Javascript is disabled.


アーキテクトルーム

■住まいの話題[460]:中庭「的」空間をめざして
画像をクリックすると大きなサイズで見ることができます。
パリには中庭がたくさんあります
パリに住んでいたとき、中庭に面した部屋に3年間暮らしていました。中庭は単に人が通る場所で、自転車置き場に使われていたり、子供の遊び場だったり、立ち話をする場所だったりと、特別に何があるというわけではありません。でも、なんだかすごく大事な空間だということに次第に気づいてきて、最後には中庭で論文まで書いて日本に戻ってきました。

僕の住んでいた場所は、パリの胃袋といわれた5区ムフタール街から一本入ったアルバレット通りの一角にあるアパルトマン。大学の多い学生街なので、おそらく半分くらいは学生が住んでいる、庶民的で賑やかな場所でした。同じ中庭を共有して使っている人同士は親しみもわきますし、話せばすぐ友達になり、よくフェットゥ(パーティ)に呼ばれたりもしました。

パリに中庭が多いのは、街のつくられ方とも関係しています。パリは建物が隙間なく連続して建てられていて、街の顔となるファサードが連続し、高さも揃っています。そうやってつくられたやや大きな街区の中には、通風や採光のためにどうしても中庭が必要になります。

一方、日本の場合は、一敷地一建物の原則があって、敷地のどこに建物を建てるかというところからスタートします。そうなると、隣の建物との間に距離をとろうとするので、建物のあいだに庭はできるけれども、中庭はつくられにくい傾向にあります。もちろん、湿度が高いという気候の問題もあります。
パリの中庭。レンゾ・ピアノ
《リュ・ドゥ・モー集合住宅》、パリ19区。
ヴィラージュ・サン=ポールの地図。
中庭が連続している。パリ4区。
都市と住宅をつなぐもの
さて、どうして中庭が重要と感じたかといえば、パリだと、中庭がクッションの役割を果たしていて、住宅の内部(建築空間)と外の通り(都市空間)をつなぐものとして、中庭(緩衝空間)があったからです。日本だと、住宅から直接外に出ますね。だから、建物が直接街に触れているのですが、ある意味ダイレクトすぎるようにも感じます。
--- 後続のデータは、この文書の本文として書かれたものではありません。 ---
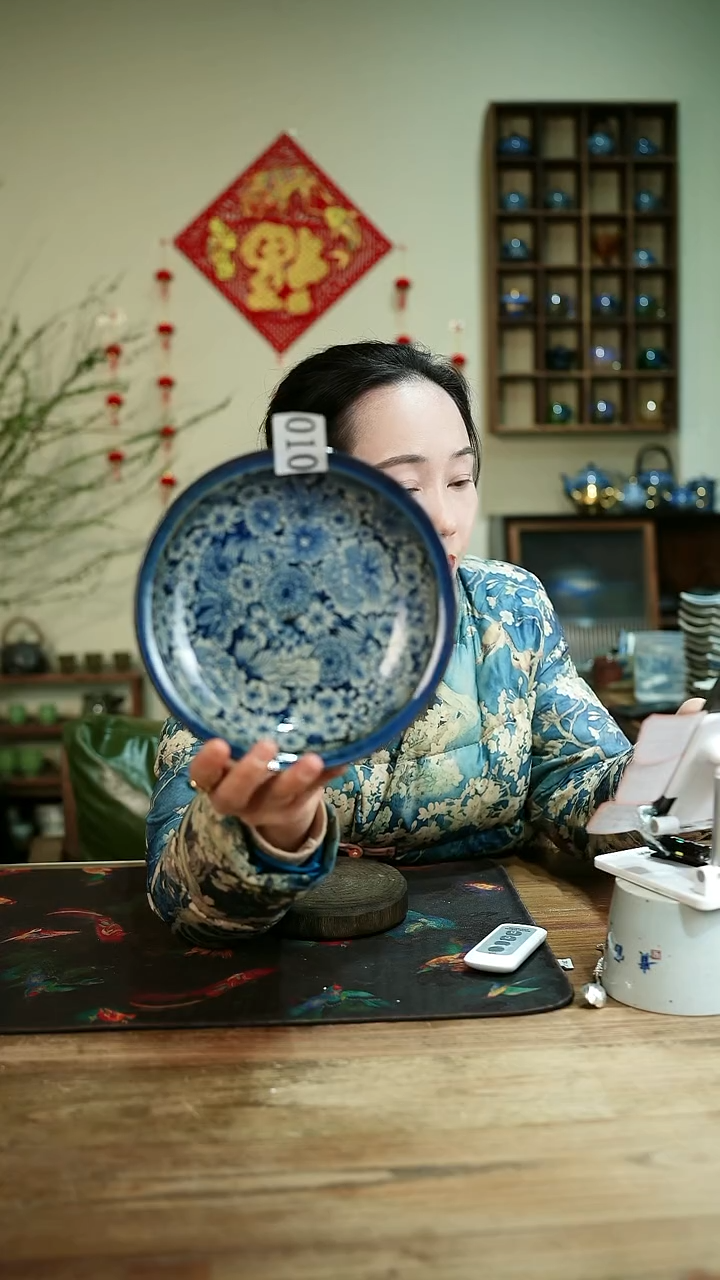 【闪购商品】..............茶碗010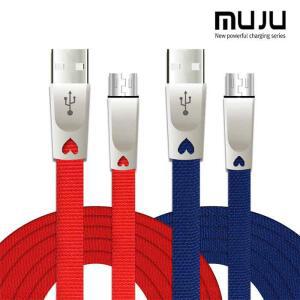 MUJU MJ-53M 5핀 3M 초고속충전 데이터케이블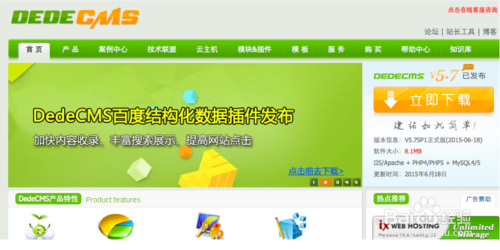 DEDECMS(織夢(mèng)內(nèi)容管理系統(tǒng))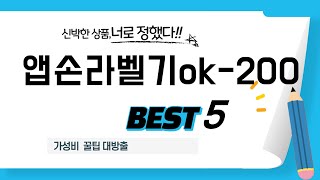 ok-200 TOP5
パリの中庭のようなクッション的な空間があったほうが、実は建物が都市の中にフィットしているように感じます。内部と外部が連続的に変化していく感じですね。生活のスタイルも、中庭があることによって、より都市的なものが内側に入り込んできている気がしました。

パリの中庭は、もともと邸宅に馬車を入れる場所として発展しました。その後人口の増加とともに、細分化されましたが、現在も街区の裏を通り抜けるような、素晴らしい中庭がいくつも残っています。他の国の中庭も調べてみました。スペインのパティオはイスラムの伝統をひいて噴水があったり、ドイツではホフといってフランスよりずっと大きな中庭であったり(例えば校庭のような)、かなりヴァリエーションがありますが、都市と住宅とのあいだで、クッションの役割をしているという役目は変わらないようです。
中庭的空間の可能性
住宅を設計するとき、僕は「中庭的な空間」、つまり都市と建築をつなぐような空間をいれられればよいなと思っています。それは必ずしも中庭そのものとは限りません。テラスだったり、木陰だったり、土間だったり、様々な形をとるでしょう。あるいは家全体が中庭のようにできているかもしれません。でも、そうすると、生活にもちょっとした変化が現れるのではないかと思います。中庭的な空間が、きっと人とのコミュニケーションを加速させることでしょう。中庭的空間とは、豊かな生活を発生させるための空間的装置です。

もしパリに行く機会があれば、4区のヴィラージュ・サン=ポールVillage St-Paulという場所に、ぜひ行ってみてください。街区のなかに入ると、マレ地区の喧騒が遠のき、別世界が現れます。複数の中庭が、少しずつつながっていて、中でも外でもない、不思議な感覚に捉われます。きっと中庭のよさと、その可能性を感じられるのではないかと思います。